|
PyRXP do not conform to the XML 1.0 standard, although it claims to. This is inimical to the very idea of standards. Standards were not designed to satisfy your specific requirements on your specific machine. They are designed with tradeoffs for everyone in mind. In XML one of the most important tradeoffs is that Unicode is the fundamental basis for XML, even though clearly processing Unicode is more expensive than processing more limited character sets.
If you need performance greater than what XML can accommodate, you should not be using XML. Plain text parsing options are a couple of orders of magnitude more efficient than PyRXP, so why do you put up with even PyRXP's relative slowness and bloat?
Your sentence talking about "archaeologists" seem to indicate hat you didn't even read the article. I ran into PyRXP's non-conformance while parsing a file that used ellipsis, which is a character, you'd probably have to admit, used by far more people than archaeologists. The specific example in which I selected a character that hapens to be of intrest to characters was when I was actually proving a positive of PyRXPU, the true XML parser in the Python/RXP family, against a specific corner case.
I never indicated that expressing Linear B is likely to be a common need. But are you trying to minimize the need in the real world for expressing Arabic, Chinese, Japanese, Korean and even the many high unicode characters used in European language documents such as smart quotes, em and en dashes and ellipses? PyRXP cannot handle any of these.
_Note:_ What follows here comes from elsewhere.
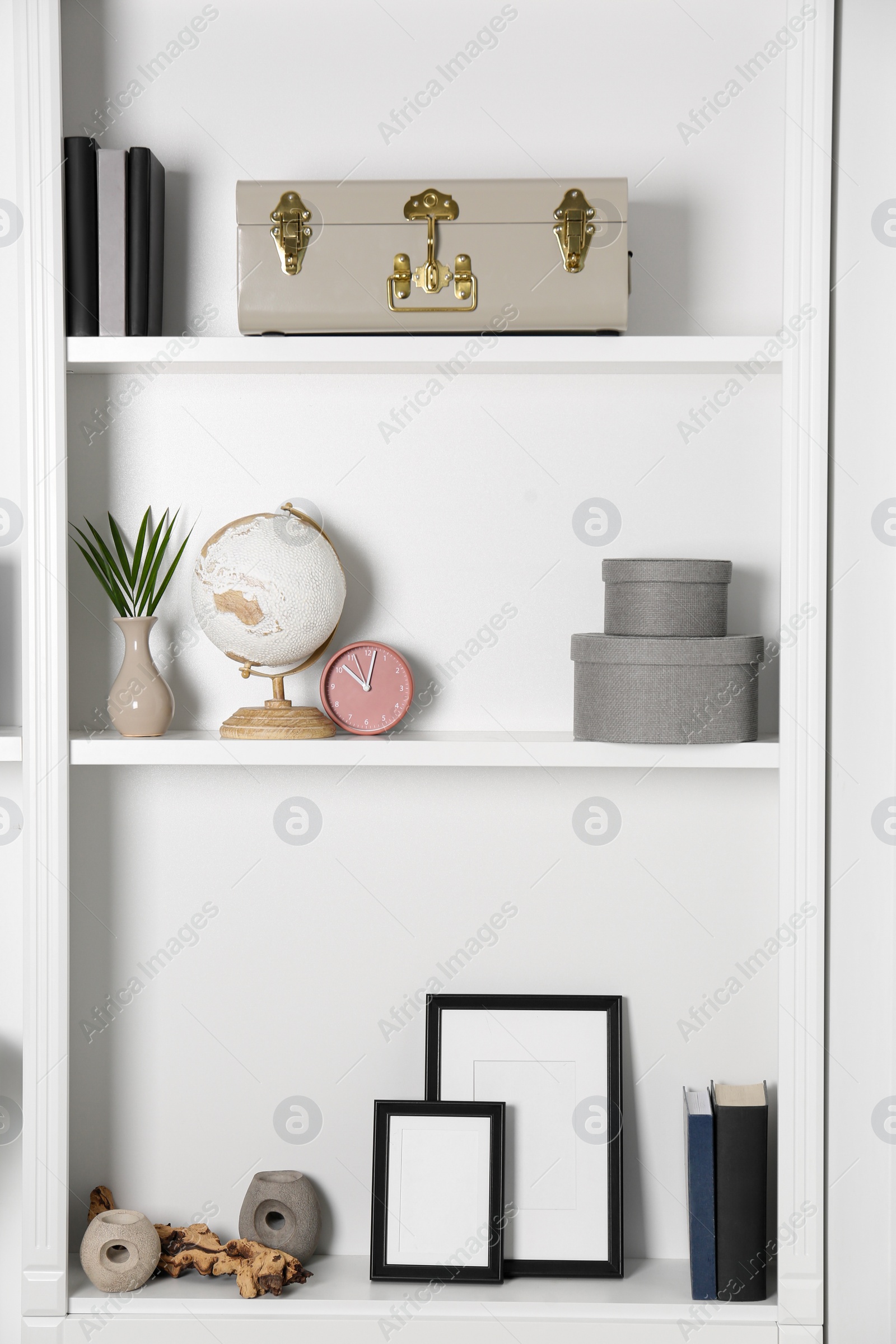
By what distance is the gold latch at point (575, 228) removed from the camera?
131 cm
If you don't like the specifications that others make, then go invent your own (I myself have done this before and expect to do so again), but don't then try to confuse people about what you've done. There is already standard called XML and PyRXP does not conform to it, so no one should cause confuson by calling PyRXP an XML parser. I've done my bit to reduce the confusion by explaining the facts in detail. What you do with that information is your choice.
--Uche
|